**TAREA ASIGNADA A**: De acuerdo con el texto sobre la inflación en la Argentina, ¿por qué algunos economistas afirman que el país necesita endeudarse? Responde en una o dos oraciones.
**TAREA ASIGNADA B**: Escribe la continuación del texto sobre la inflación en la Argentina a partir de su última oración.

**TEXTO PARA REVISAR**:
◆ ◆ ◆ ◆
En las últimas décadas se han aplicado recetas elaboradas a partir de recomendaciones propuestas por distintas escuelas de pensamiento económico, pero una y otra vez, el aumento constante de precios volvió a poner contra las cuerdas a la gestión de turno.

Además del sismo que provocó la hiperinflación de fines de 1989, el país tuvo en el último siglo enormes dificultades para lograr cierta estabilidad de precios. Según algunas estimaciones, en los últimos cien años el promedio anual del índice inflacionario se mantuvo en un 62%.

Esto quiere decir que varias generaciones de argentinos vivieron más tiempo viendo cómo se esfumaba el poder adquisitivo de sus ingresos que gozando de una relativa estabilidad que, como ocurrió durante largos períodos en otros países del mundo (aunque, vale aclarar, no es lo que ocurre en este momento particular de la historia mundial) permitió concretar proyectos a largo plazo.

Pero no hace falta ir muy lejos para comprobar cómo otras naciones lograron, a su manera, mantener dentro de parámetros razonables las principales variables macroeconómicas. En América Latina se puede citar el ejemplo de Paraguay, cuya tasa de inflación se mantuvo por debajo del 38% en los 61 últimos años.

A la hora de explicar el fenómeno inflacionario argentino, algunos economistas sostienen que, en rigor, la suba de los precios es un síntoma y que la raíz del problema está en que el país gasta más dinero de lo que obtiene en el mercado global. Por eso, afirman, necesita endeudarse y cuando no puede pagar lo que debe, se ve obligado a refinanciar una y otra vez sus deudas.

Pero más allá de los vaivenes en la economía nacional, y sin dejar de reconocer que la crisis que desató la pandemia complicó aún más las cosas, este año la Argentina se encontró con un contexto internacional que, en teoría, debía beneficiar a su economía. En efecto, el conflicto en Europa del Este hizo que el precio de las materias primas que el país exporta alcanzara niveles históricos.

Los términos de intercambio, es decir la relación entre los precios de exportaciones nacionales y los precios de las importaciones se convirtieron en los mejores de las últimas tres décadas y es por eso, básicamente, que la recaudación por exportaciones de este año mostró registros muy altos. Se supone, entonces, que deberían estar sobrando dólares, porque hay un récord de exportaciones.
◆ ◆ ◆ ◆
**EXTRACTOS DE ENTRADAS**:
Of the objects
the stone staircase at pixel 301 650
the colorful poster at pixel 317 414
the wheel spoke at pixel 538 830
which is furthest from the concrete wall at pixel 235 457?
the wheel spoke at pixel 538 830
◆ ◆ ◆ ◆
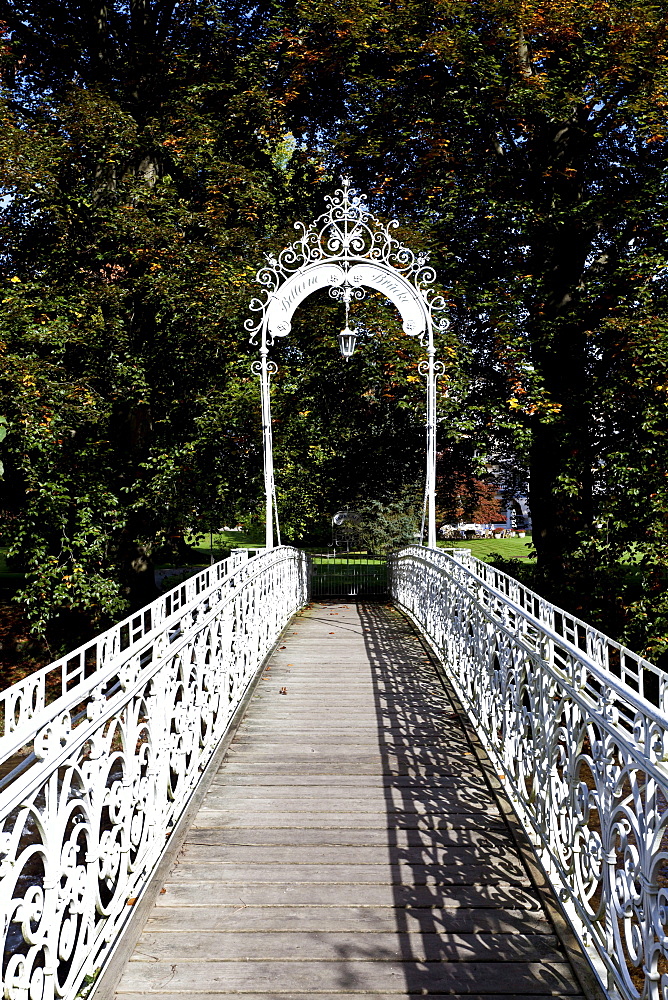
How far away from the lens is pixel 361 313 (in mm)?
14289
◆ ◆ ◆ ◆
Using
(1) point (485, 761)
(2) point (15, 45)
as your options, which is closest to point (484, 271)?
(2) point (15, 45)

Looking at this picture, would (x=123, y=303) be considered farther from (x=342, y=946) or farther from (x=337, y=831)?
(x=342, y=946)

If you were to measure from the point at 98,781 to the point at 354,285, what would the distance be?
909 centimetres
◆ ◆ ◆ ◆
**RESPUESTA FINAL A**: Porque, según esos economistas, el país gasta más dinero del que obtiene en el mercado global. Por eso debe endeudarse y, cuando no puede pagar lo que debe, se ve obligado a refinanciar sus deudas una y otra vez.

**RESPUESTA FINAL B**:
Sin embargo, la economía nacional no solo no se benefició con el nuevo escenario, sino que, por el contrario, lo que sucedió fue un descontrol de las principales variables. Por estas horas la economía vuelve a emitir señales de un preocupante deterioro, pese a que la Argentina es uno de los 6 países de la región más beneficiados por el actual contexto internacional, junto con Chile, Perú, México, Colombia y Brasil.

Al aumento del riesgo país se suman las presiones devaluatorias y las crecientes dificultades del Banco Central para acumular un piso de reservas. Una razón de esto, advierten algunos estudios del fenómeno, es el déficit energético. Y en este punto se ingresa en otro terreno difícil de entender: a pesar de tener grandes reservas de energía, el país en este último año volvió a ser importador neto y por eso tuvo que destinar cerca de 2.000 millones de dólares de reservas a la compra de combustibles y gas natural, en un momento en el que los precios de los mismos están en aumento.

Con todo este escenario de fondo la moneda nacional, el peso, vuelve a estar entre las monedas que más se devaluaron frente al dólar durante este año, solo superada por la lira turca. Como contrapartida el billete estadounidense se posiciona una vez más en el centro de la agenda política, como bien señalan Mariana Luzzi y Ariel Wilkis, autores del libro "El dólar.

Historia de una moneda argentina", en el que se observa que esa moneda extranjera ya es parte de la cultura popular y de la vida cotidiana de los argentinos. Tanto es así que, para Luzzi y Wilkis, para gobernar a Argentina primero hay que gobernar el dólar.